0x55aa
Back to Blog

ðŸŠĶ Dead Letter Queues: Stop Losing Messages Forever

|
6 min read

Somewhere in your production system right now, a message is dying quietly.

No error. No alert. No retry. Just... gone. A job that was supposed to send a confirmation email, process a payment webhook, or update a third-party CRM — vanished into the void because your consumer threw an unhandled exception and your queue said "cool, noted, discarding."

This is the message queue equivalent of a black hole: things go in, nothing comes out, and you only notice when a customer emails asking why their order never shipped.

The fix is embarrassingly simple, and it has a wonderfully morbid name: the Dead Letter Queue.

What Even Is a Dead Letter Queue?

A Dead Letter Queue (DLQ) is a holding area for messages that couldn't be processed successfully. Think of it as a quarantine ward — messages that failed don't get deleted, they get routed to a secondary queue where you can inspect them, fix the root cause, and reprocess them later.

#### [Data extract]

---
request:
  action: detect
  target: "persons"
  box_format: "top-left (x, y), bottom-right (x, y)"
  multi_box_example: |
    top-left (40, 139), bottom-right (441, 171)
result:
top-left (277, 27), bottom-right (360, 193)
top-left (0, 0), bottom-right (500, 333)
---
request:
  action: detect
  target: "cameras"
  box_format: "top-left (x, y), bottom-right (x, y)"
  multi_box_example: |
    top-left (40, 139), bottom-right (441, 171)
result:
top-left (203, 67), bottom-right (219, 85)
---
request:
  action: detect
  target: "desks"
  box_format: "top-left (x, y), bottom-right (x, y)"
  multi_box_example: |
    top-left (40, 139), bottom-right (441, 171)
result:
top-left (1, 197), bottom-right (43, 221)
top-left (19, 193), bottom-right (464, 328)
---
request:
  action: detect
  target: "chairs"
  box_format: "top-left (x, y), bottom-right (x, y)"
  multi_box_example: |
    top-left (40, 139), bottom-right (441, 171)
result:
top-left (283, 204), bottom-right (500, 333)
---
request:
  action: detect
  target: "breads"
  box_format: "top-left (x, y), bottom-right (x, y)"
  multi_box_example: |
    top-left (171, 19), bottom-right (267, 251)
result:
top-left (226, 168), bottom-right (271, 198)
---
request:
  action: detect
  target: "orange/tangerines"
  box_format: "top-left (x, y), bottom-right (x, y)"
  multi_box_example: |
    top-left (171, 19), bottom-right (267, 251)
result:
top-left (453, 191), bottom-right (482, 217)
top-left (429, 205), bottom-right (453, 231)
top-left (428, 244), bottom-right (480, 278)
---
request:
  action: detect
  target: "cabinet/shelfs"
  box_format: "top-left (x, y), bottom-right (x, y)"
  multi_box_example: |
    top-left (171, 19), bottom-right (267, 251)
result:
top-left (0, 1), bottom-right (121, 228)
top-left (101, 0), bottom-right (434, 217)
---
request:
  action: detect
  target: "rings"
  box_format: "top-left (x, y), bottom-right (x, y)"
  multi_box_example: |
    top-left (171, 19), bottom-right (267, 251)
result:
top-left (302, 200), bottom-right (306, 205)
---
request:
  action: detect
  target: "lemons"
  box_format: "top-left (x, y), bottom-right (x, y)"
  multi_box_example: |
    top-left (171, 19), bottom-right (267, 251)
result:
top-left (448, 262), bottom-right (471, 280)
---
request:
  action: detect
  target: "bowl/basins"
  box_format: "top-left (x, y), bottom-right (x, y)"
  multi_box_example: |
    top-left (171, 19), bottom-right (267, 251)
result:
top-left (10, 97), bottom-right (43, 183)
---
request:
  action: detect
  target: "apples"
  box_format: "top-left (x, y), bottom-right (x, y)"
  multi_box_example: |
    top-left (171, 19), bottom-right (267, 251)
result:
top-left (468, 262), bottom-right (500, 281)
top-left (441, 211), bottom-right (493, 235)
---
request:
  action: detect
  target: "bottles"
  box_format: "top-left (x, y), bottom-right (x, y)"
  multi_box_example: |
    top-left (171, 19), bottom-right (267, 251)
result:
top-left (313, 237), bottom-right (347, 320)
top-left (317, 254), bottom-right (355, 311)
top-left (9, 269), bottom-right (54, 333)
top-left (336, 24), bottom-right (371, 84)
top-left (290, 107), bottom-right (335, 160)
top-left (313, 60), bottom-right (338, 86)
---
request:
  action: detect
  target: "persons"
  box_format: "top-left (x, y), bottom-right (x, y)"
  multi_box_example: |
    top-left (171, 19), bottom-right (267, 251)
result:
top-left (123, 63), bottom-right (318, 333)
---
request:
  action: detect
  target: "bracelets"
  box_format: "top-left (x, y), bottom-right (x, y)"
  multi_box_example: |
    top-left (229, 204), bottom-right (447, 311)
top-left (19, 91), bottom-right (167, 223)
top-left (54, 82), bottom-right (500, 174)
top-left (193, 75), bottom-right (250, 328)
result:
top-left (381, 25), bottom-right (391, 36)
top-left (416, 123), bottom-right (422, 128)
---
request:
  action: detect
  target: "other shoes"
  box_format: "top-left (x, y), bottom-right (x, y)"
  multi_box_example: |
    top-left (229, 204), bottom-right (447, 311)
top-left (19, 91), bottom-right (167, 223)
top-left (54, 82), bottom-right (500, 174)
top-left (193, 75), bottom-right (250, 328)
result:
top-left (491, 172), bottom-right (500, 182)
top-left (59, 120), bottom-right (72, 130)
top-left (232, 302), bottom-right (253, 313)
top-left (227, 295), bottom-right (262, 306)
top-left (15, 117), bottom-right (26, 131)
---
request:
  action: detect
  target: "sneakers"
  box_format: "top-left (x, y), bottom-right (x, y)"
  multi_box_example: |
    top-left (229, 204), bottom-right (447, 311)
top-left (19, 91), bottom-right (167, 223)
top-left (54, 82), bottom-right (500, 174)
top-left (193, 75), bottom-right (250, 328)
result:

#### [Aim 1]
Could you put this sentence from the dead letter queue post into Spanish: "Somewhere in your production system right now, a message is dying quietly."
#### [Aim 2]
In the dead letter queue post, which jobs are given as examples of work that can vanish when a consumer throws an unhandled exception?
#### [Aim 3]
Would you proceed with the dead letter queue post from its last sentence?

#### [Exercise output 1]
En algún lugar de tu sistema de producción, ahora mismo, un mensaje está muriendo en silencio.

#### [Exercise output 2]
- Sending a confirmation email
- Processing a payment webhook
- Updating a third-party CRM

#### [Exercise output 3]
Every serious message broker supports this concept:

  • RabbitMQ calls them dead letter exchanges
  • AWS SQS has a native DLQ feature you configure per queue
  • Kafka typically uses a dedicated error topic (by convention)
  • Azure Service Bus has built-in dead lettering per subscription

The pattern is the same everywhere: fail enough times → move to the DLQ → humans investigate → fix → replay.

Why Your "Just Retry It" Strategy Is Failing You

I've seen this pattern at Cubet more times than I can count. A team wires up a queue, adds a retry loop, and calls it a day:

// The optimistic approach (don't do this alone)
channel.consume('orders', async (msg) => {
  try {
    await processOrder(JSON.parse(msg.content.toString()));
    channel.ack(msg);
  } catch (err) {
    console.error('Failed, retrying...', err);
    channel.nack(msg, false, true); // requeue: true
  }
});

Looks reasonable. But here's what actually happens at 2 AM:

  1. A malformed message arrives — JSON parses fine but has a missing customerId field.
  2. processOrder throws a validation error.
  3. The message gets requeued.
  4. Consumer picks it up again immediately.
  5. Same error. Requeue.
  6. Repeat forever, at full speed, consuming 100% CPU, blocking all legitimate messages behind it.

This is called a poison message, and it will ruin your on-call engineer's weekend. Infinite retry loops without backoff or limits are not a retry strategy — they're a DoS attack you wrote yourself.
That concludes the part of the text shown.